New York-based artist K8 Hardy’s latest offering, the show “Kate” (through Dec. 22), couldn’t differ much more from her last major appearance in this city. That previous outing took the form of a full-scale punk fashion show, staged as part of the 2012 Whitney Biennial in conjunction with a series of photographs. The current exhibition is a low-budget, handmade, slightly abject affair, consisting mostly of wooden figurative sculptures, many of them “wearing” found materials.
This morning, she visited the show, at Reena Spaulings Fine Art, with a few invited guests. Exhibiting a singular style in white-polka-dotted bluejeans, striped sweater, furry hat and blue-framed sunglasses, she looked very much the downtown version of the fashionista who staged the Biennial’s runway extravaganza.
“The whole selfie phenomenon,” said the artist, “really made me look at my work differently, and re-assess it,” she said, referring to the body of work, much of it costumed self-portraiture, that brought her early notice. The “Position” series, displayed at Spaulings in 2009, showed the artist in various wigs and getups, drawing comparison to Cindy Sherman.
“I wasn’t compelled to take photos for this show,” she said, standing in the gallery among her new wooden figures. Now, she said, referring to the smartphone phenomenon, “Everyone is photographing themselves. I’m a poser, but now even kids surpass me in this regard.” The only photograph in the current show is an image of an iPad displaying a shot of the artist’s naked crotch. Ur-Selfie refers to Courbet’s Origin of the World, filtered through modern image-making devices—according to a press release, it’s shot with an iPhone, re-photographed with an iPad and shot again on film. It’s the show’s only self-portrait, though the exhibition’s title suggests a selfie in the aggregate.
Several of the sculptures in the new show are life-size, spindly figures, clad in disparate materials like a bungee cord, a bra strap or, in the case of Faerie Humyn, a deflated balloon found on the beach at Fire Island. They are lit from beneath with lights that cycle through different hues. Despite formal differences, there are through lines with her previous works, the artist opined. “The sculptures are very performative,” she said, “especially with the lights on them, that change in color like the filters on a phone app.”
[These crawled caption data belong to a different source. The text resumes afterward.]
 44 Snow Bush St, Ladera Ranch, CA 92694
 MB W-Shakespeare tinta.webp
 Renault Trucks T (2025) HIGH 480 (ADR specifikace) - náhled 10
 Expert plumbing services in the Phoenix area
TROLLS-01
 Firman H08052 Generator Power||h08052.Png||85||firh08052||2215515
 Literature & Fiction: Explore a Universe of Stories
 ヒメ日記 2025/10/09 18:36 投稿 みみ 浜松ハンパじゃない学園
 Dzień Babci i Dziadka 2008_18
Some examples are naked of clothing, wearing only light-hued paint. “Painting the sculptures was pretty angsty for me,” Hardy admitted. “Painters can be pretty precious about their medium.” Affecting a playful pomposity, she added, “Painters feel like, ‘Stay away from my 10,000 years of painting language!'”
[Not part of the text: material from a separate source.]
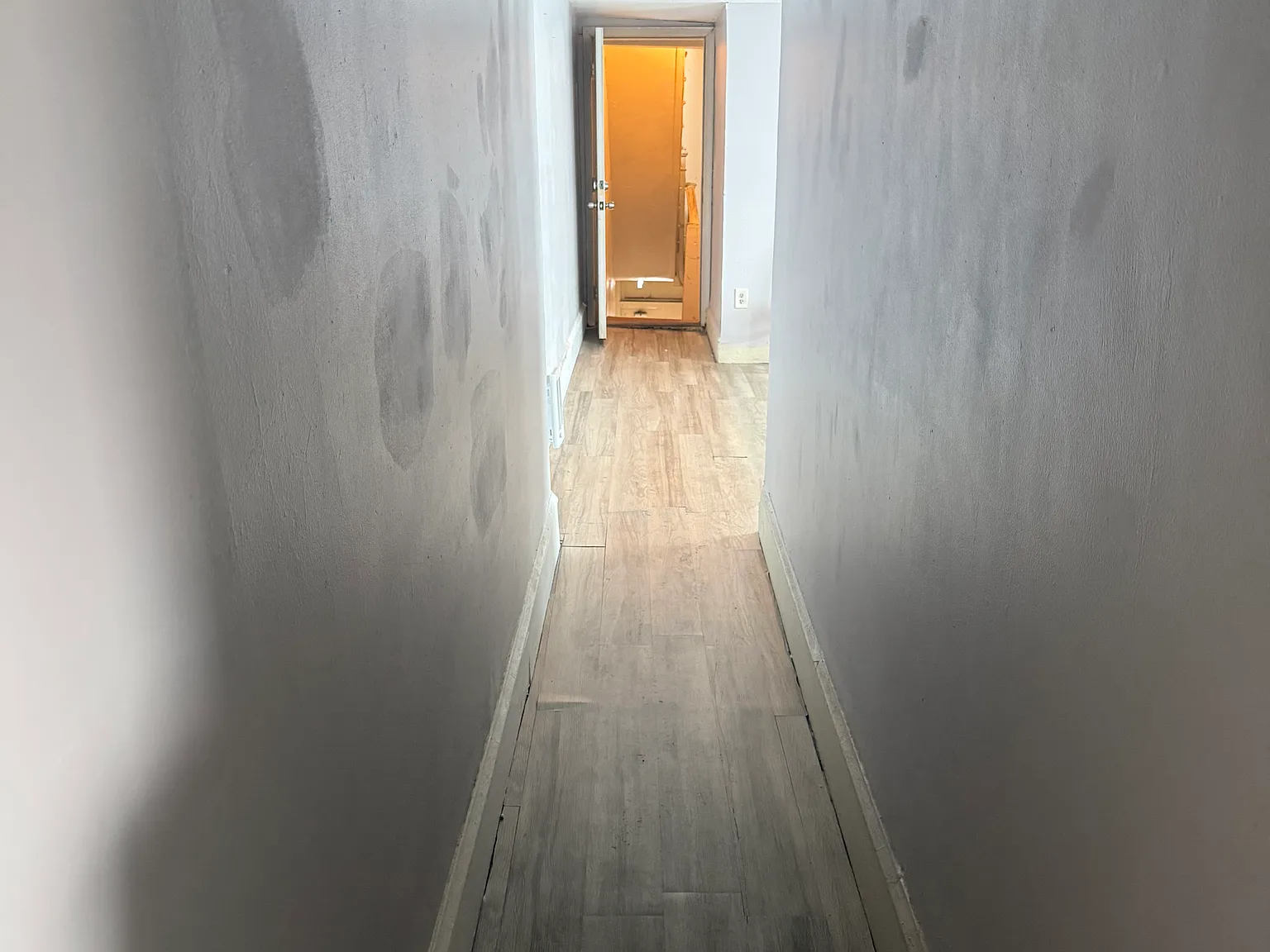 1 bed, $950 — Photo 1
When a visitor pointed out similarities to modernist sculpture in her stripped-down forms, the artist declined to specify any particular influences.
“To make the work,” she said, “I had to shut off all the reference books and figure out later who I was copying. Someone compared this work to Joel Shapiro, and I was, like, ‘I’ll have to Google that guy! I never heard of him.'”
Looking around the room, she was asked what it might be like at the gallery during off-hours. “It’s a disco party at night when no one is here,” she said. “It’s a bunch of posers.”